Even supposing that the missile’s point of entry were miraculously neat, a nuclear blast at the depths a real missile could attain would invariably breach the surface of the earth, expelling a hot fallout cloud in what is known as a “base surge.” Base surges are more dangerous than traditional fallout clouds because they are more toxic, containing irradiated particles of dirt and rock. They also spread more quickly, sweeping across the surface of the earth in every direction, outward rather than upward. Bunkers are usually built in urban areas, so many thousands of deaths would be a virtual certainty. Even a 1-kiloton bunker buster—a relative firecracker, with a tiny fraction of the explosive power of the high-yield RNEP—detonated at fifty feet underground could eject about 1,000,000 cubic meters of radioactive soil.
The article ends noting that, during the Cold War, it became apparent that nuclear weapons could never be used, and existed only as a deterrent. That was the grim logic of Mutually Assured Destruction. But now?

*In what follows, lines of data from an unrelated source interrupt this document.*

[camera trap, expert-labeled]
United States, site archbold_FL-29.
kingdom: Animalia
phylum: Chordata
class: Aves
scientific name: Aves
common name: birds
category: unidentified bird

Deterrence remains the government’s public justification for building more nuclear weapons, but the term has undergone semantic drift. What today is passed off as deterrence by proponents of low-yield bunker busters and the RNEP is not, as it once was, the demonstrable ability of nuclear weapons to prevent nuclear war but the unproven power of unworkable weapons to bully other countries into abjuring any action at all deemed offensive by the United States.
And the easily anticipated result in international affairs?

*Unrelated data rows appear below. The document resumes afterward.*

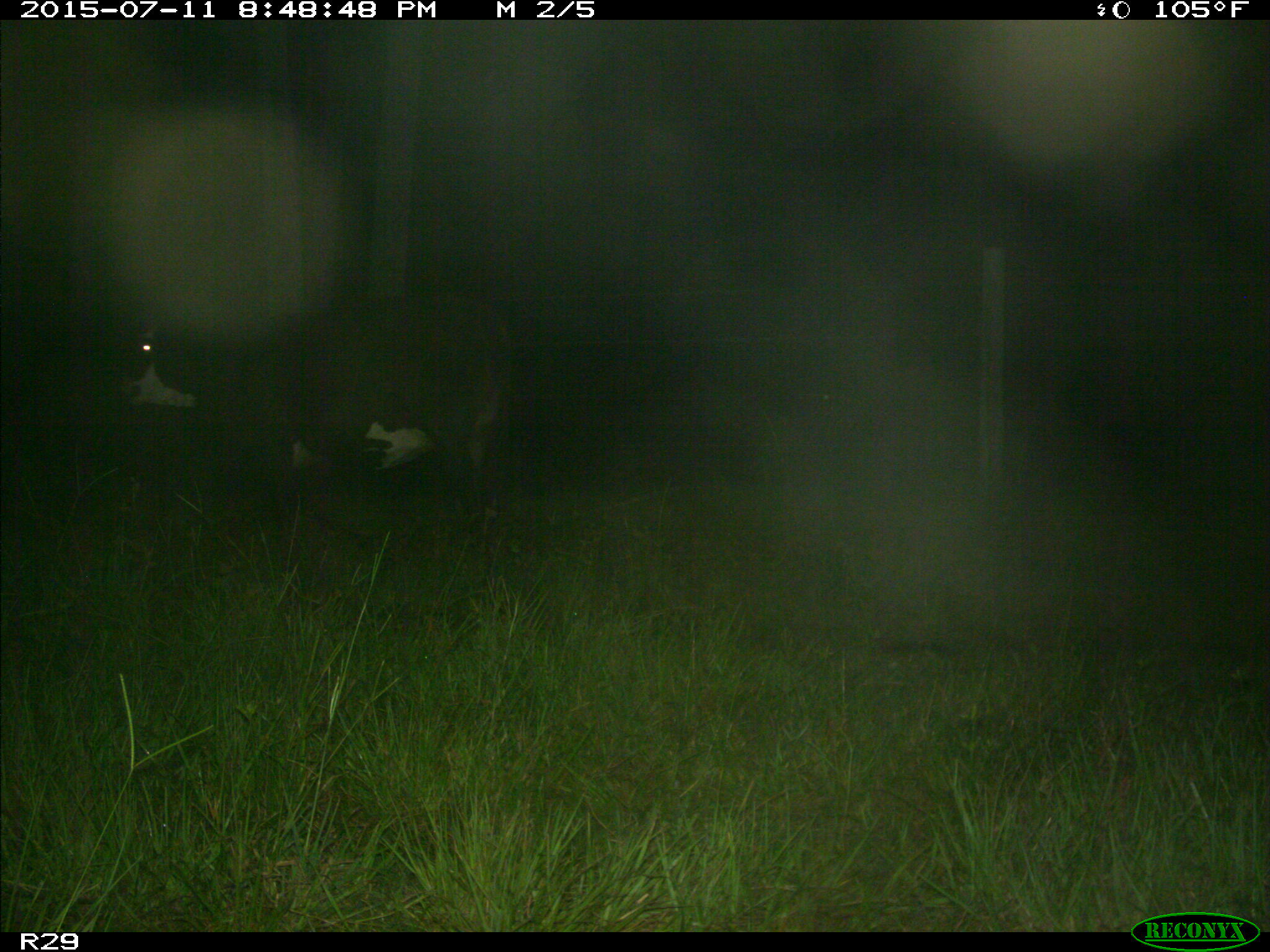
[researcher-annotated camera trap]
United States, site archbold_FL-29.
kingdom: Animalia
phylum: Chordata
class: Mammalia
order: Artiodactyla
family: Bovidae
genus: Bos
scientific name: Bos taurus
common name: domestic cow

If we are developing nuclear weapons that our government says we might use, there is no incentive for smaller countries not to go after their own weapons as quickly and quietly as possible—down in the very bunkers we are unable to destroy.
This article was published in December, 2004. Zbigniew Brzezinski published his thoughts on the invasion of Iran more recently (but, tellingly, in the International Herald Tribune, not a U.S. daily), and while the highlight would seem to be the unconstitutional nature of such an action, this is probably the more realistic brake:

3. Oil prices would climb steeply, especially if the Iranians cut their production and seek to disrupt the flow of oil from the nearby Saudi oil fields. The world economy would be severely impacted, with America blamed for it. Note that oil prices have already shot above $70 per barrel, in part because of fears of a U.S./Iran clash.
But here's the real issue:

2. Likely Iranian reactions would significantly compound ongoing U.S. difficulties in Iraq and in Afghanistan, perhaps precipitate new violence by Hezbollah in Lebanon, and in all probability cause the United States to become bogged down in regional violence for a decade or more to come. Iran is a country of some 70 million people and a conflict with it would make the misadventure in Iraq look trivial.
And the solution is really quite simple:

The choice is either to be stampeded into a reckless adventure profoundly damaging to long-term U.S. national interests or to become serious about giving negotiations with Iran a genuine chance to be productive. The mullahs were on the skids several years ago but were given a new burst of life by the intensifying confrontation with the United States.

The U.S. strategic goal, pursued by real negotiations and not by posturing, should be to separate Iranian nationalism from religious fundamentalism. Treating Iran with respect and within a historical perspective would help to advance that objective.
Sadly, though, this White House doesn't seem to "do" history.

So we turn to the Congress. Can we have the discussion now about Sy Hersh's story? Please?